4. For a new perspective: We have a word in DEVS; hegemony, simply put, it means subliminal and not so subliminal influence. And our world reeks of hegemony, American hegemony to be specific. But Cuba is one of the few places that you can go that is virtually untouched by American hegemony and capitalism (for now anyways). Cuba is technically socialist, though if you ask any Cuban they’d have a hard time describing exactly what they are, and not because they don’t know but because no one really knows. Point being, they are one of a few socialist countries left in the world today, and contrary to popular belief socialism is not contagious and you can’t catch it from drinking the water in Cuba (I have heard that exact line before). So go to see what a world untouched by American hegemony, topped off with some socialism really looks like.

5. The Culture: We’ve all heard of the stereotype that Latin American’s can dance, and that is absolutely true of Cubans.

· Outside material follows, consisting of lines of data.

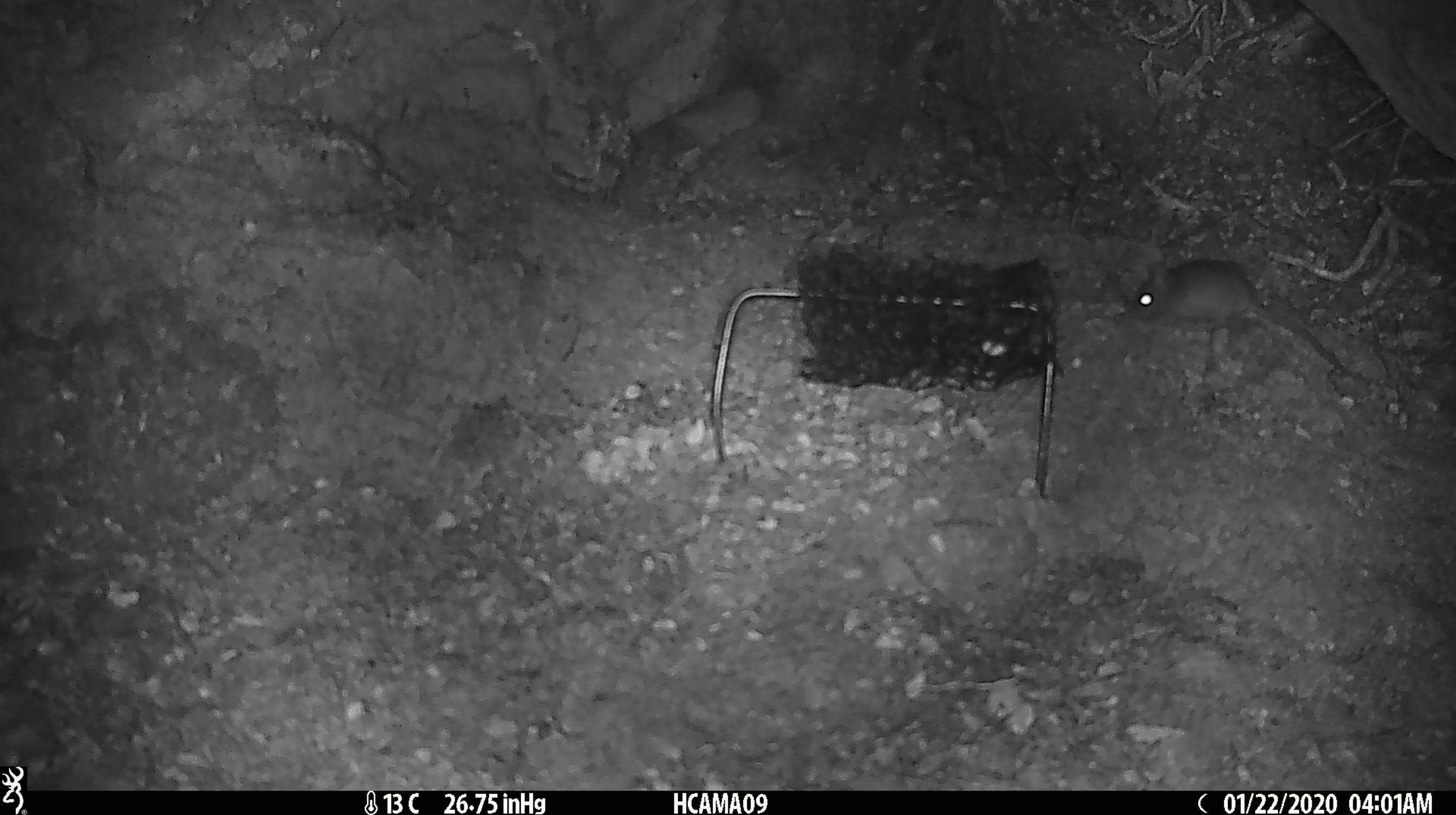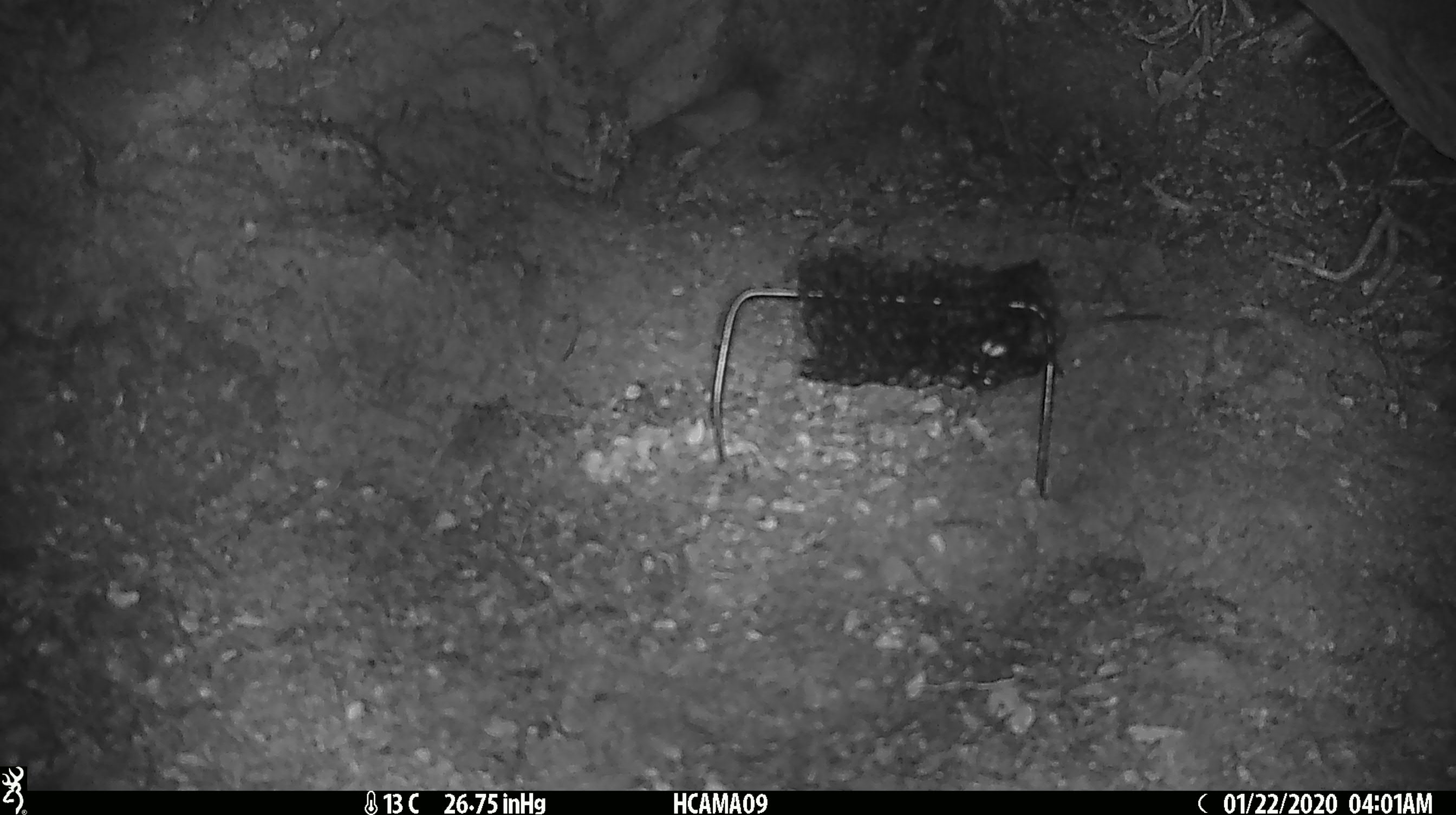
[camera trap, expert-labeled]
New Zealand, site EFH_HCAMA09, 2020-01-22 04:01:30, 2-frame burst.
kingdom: Animalia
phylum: Chordata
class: Mammalia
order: Rodentia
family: Muridae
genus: Mus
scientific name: Mus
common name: mouse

You’ve never truly partied until you’ve gone dancing in Cuba. Cubans know how to have a good time whether it’s in the open air of the Malecon with a guitar, a hip old factory come art gallery or a sweaty salsa club you will never be deprived of a good time. Not to mention, in a country that pays musicians as well as they pay doctors, there are a lot of musicians around to keep you tapping your toes all day long.

So there you have it, my own contribution to Cuba fever and hopefully you’ll remember my reasons when you’re looking for a new, interesting destination for your next holiday.